We’ve never had a “France Hip-Hop Month” at RapReviews. I suppose that’s because none of us here speak fluent French, although it may also be because most of our contributors are from the United States or the United Kingdom. Accidentally or by design that leads to a bias towards rap in the English language, even though there are plenty of dope French speaking artists I have enjoyed despite the language barrier – Ale Dee and IAM both come to mind. If you can flow to a hot beat and showcase rhythm, breath control and charisma while doing so the language doesn’t matter.

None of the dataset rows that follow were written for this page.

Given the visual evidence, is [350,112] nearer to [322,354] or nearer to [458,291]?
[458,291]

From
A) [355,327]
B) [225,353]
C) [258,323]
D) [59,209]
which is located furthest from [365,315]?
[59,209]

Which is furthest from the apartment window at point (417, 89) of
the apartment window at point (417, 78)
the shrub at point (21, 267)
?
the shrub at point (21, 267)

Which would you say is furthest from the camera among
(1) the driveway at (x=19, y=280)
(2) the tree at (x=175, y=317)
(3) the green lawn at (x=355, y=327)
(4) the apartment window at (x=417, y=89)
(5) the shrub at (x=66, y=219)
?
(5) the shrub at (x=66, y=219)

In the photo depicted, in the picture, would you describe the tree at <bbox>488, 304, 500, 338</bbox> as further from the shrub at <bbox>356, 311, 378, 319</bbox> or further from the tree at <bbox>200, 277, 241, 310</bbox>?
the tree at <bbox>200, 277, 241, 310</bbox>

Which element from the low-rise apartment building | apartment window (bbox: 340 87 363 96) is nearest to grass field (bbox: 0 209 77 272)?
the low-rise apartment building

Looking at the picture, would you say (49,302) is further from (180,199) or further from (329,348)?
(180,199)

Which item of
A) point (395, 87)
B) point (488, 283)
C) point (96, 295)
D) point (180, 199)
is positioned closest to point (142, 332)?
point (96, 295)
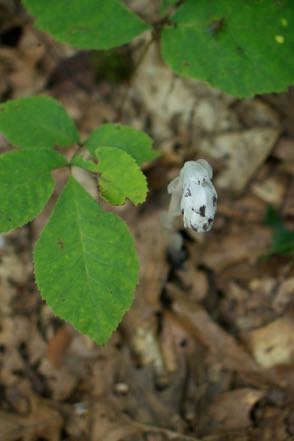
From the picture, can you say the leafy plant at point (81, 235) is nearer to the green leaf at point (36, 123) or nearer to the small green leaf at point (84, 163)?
the small green leaf at point (84, 163)

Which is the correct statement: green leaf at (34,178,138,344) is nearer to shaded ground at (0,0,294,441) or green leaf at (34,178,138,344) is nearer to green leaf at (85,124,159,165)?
green leaf at (85,124,159,165)

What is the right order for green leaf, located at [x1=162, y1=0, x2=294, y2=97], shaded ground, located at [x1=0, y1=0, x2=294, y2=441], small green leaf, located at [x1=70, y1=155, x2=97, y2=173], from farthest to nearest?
shaded ground, located at [x1=0, y1=0, x2=294, y2=441]
green leaf, located at [x1=162, y1=0, x2=294, y2=97]
small green leaf, located at [x1=70, y1=155, x2=97, y2=173]

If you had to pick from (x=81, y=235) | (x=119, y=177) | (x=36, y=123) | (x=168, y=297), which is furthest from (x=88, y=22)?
(x=168, y=297)

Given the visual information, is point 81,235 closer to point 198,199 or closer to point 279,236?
point 198,199

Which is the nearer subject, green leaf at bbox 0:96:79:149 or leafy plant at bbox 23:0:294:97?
green leaf at bbox 0:96:79:149

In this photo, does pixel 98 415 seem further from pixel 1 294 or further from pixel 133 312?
pixel 1 294

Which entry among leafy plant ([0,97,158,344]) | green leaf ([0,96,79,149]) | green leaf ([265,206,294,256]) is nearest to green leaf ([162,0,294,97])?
green leaf ([0,96,79,149])
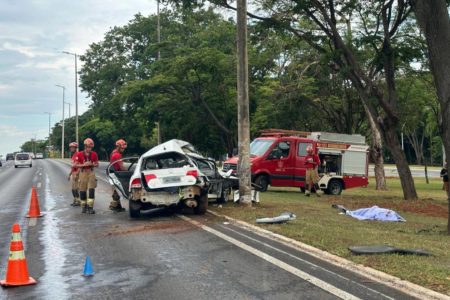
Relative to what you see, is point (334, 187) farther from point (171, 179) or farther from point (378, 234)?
point (378, 234)

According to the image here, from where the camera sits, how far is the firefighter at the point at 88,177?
547 inches

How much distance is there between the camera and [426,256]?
7.76 meters

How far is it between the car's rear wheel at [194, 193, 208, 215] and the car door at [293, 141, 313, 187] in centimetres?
992

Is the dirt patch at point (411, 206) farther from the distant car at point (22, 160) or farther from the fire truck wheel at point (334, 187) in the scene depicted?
the distant car at point (22, 160)

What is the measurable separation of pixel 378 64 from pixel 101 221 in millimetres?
12915

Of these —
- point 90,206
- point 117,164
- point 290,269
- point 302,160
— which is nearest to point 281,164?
point 302,160

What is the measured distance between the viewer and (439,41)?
1076 centimetres

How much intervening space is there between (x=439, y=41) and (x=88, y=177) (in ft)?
29.4

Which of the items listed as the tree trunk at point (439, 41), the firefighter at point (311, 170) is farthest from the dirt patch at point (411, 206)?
the tree trunk at point (439, 41)

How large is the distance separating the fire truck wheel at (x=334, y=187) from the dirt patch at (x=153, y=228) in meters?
12.6

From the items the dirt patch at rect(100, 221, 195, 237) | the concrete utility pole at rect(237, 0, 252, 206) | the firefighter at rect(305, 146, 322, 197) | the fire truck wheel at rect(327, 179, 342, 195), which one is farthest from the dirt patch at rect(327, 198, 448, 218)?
the dirt patch at rect(100, 221, 195, 237)

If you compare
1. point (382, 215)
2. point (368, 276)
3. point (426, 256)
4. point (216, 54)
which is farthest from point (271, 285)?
point (216, 54)

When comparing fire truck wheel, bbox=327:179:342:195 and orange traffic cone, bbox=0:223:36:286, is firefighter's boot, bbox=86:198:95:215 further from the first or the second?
fire truck wheel, bbox=327:179:342:195

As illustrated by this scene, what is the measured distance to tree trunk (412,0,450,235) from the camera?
1068 centimetres
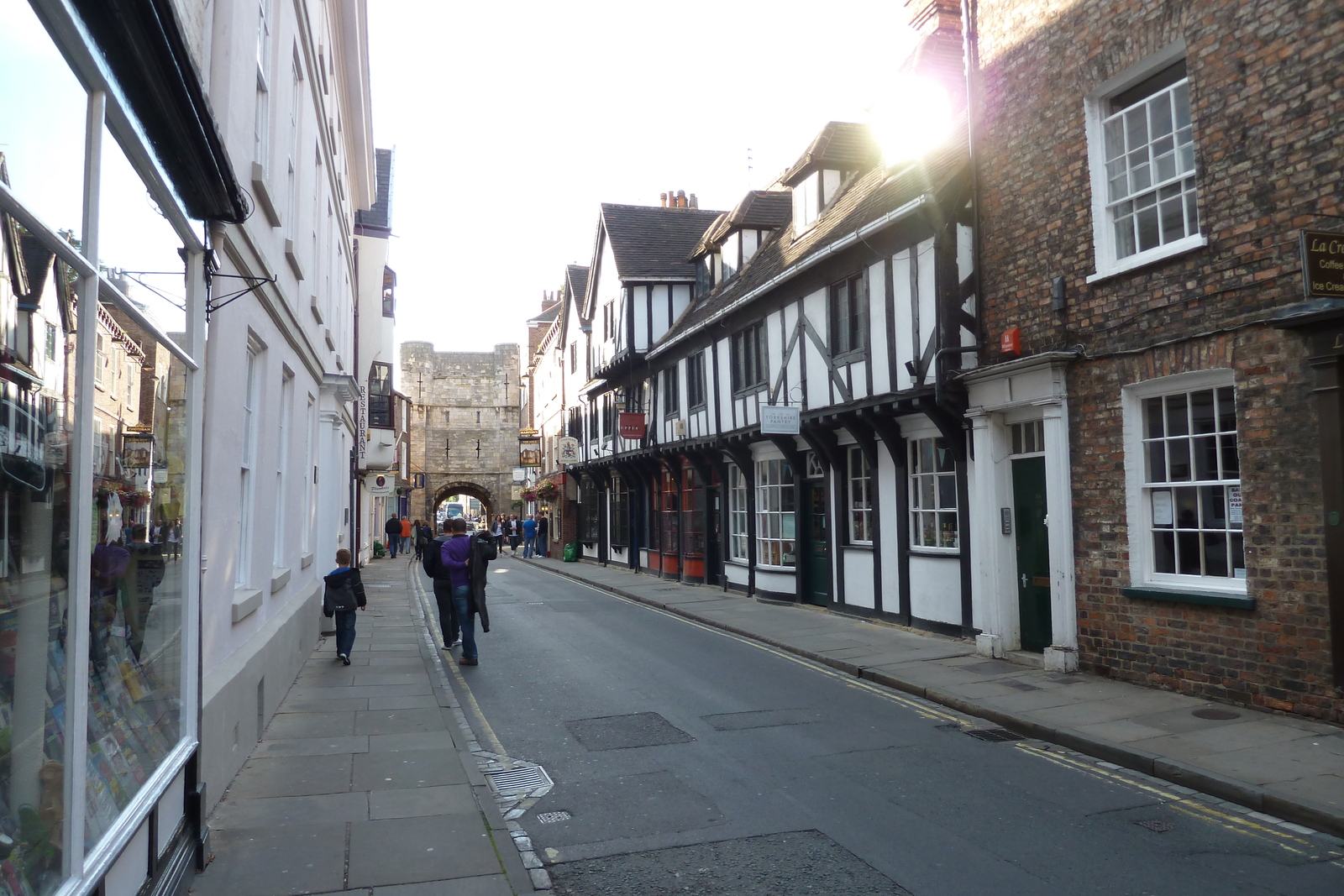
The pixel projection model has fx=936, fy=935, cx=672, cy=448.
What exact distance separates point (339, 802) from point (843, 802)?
311 centimetres

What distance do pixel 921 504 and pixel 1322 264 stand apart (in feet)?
22.3

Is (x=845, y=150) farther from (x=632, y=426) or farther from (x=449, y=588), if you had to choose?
(x=449, y=588)

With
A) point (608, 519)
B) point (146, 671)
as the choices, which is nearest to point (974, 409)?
point (146, 671)

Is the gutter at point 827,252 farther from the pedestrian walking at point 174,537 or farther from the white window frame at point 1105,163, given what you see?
the pedestrian walking at point 174,537

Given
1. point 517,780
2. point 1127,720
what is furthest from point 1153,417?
point 517,780

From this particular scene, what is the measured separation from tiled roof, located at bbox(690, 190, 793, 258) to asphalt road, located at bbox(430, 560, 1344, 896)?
43.6 feet

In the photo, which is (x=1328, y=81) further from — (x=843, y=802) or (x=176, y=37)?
(x=176, y=37)

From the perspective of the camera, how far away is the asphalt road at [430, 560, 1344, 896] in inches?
182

Now obviously you can’t just count from one to ten (un, deux, trois) and make a rap song out of no matter how charismatic you are… or can you? Perhaps someone can prove me wrong. Again as long as you are speaking intelligently about your situation the language doesn’t matter – as the Geto Boys once pointed out “an editorial for another day.
For an album like L’indécis’ “Céleste” though language turns out to be completely beside the point. Though you might have guessed he was French by the artist name or album title long before this paragraph, he’s a PRODUCER as opposed to an emcee, which means he’s speaking the most universal language of all. No translator is required, you don’t need to fire up Google Chrome first, it’s all here for you. “Two turntables and a mic?” Nope – skip the mic. All L’indécis needs to move you are the sounds he hears in his head that he’s found a way to translate from his brainwaves to your ears with beats, samples and melodies. The result is a mellow and jazzy hip-hop funk heard on songs like “Brume.” I did translate the song title though out of curiosity and it means “Mist” or “Haze” – both of which feel like suitable explanations of the mood the track evokes – it’s like being lost in a cloud.
The cover art for “Céleste” suggests hip-hop abstract art, with vinyl records suspended in the sky over geometric shapes, waterfalls cascading down them from liquids siphoned off clouds. At least that’s my interpretation – but “abstract” isn’t just Kamaal’s favorite word – it means you can see something different in it based on your own mind’s way of arranging the pieces. “Lost” is like that as well – a song whose title needs no translation. L’indécis is cleverly bending the musical elements that make up the track, making things appear to be out of whack when the song was played back, until you realize that the tempo stays consistent throughout. You wind up getting “lost” in the song yourself, listening for the wavering notes, only for L’indécis to abandon them for about a minute then bring everything rushing back in for the final third of the song.
The press release accompanying “Céleste” described this album from L’indécis as “a trip to a strange and un conventional world of exploration that’s layered with atmospheric and subtle vocal samples.” That’s true to a degree, but it’s not as strange as you might think. Now if you’re looking for a pure boom bap aesthetic it’s possible that L’indécis might not suit your fancy, although I’d say the album’s self-titled closer still fits that bill. I can say this much though – if you appreciate the instrumentals of acclaimed producers like Madlib and Oddisee there’s nothing “strange” about L’indécis at all. This is music that transcends cultural and linguistic barriers.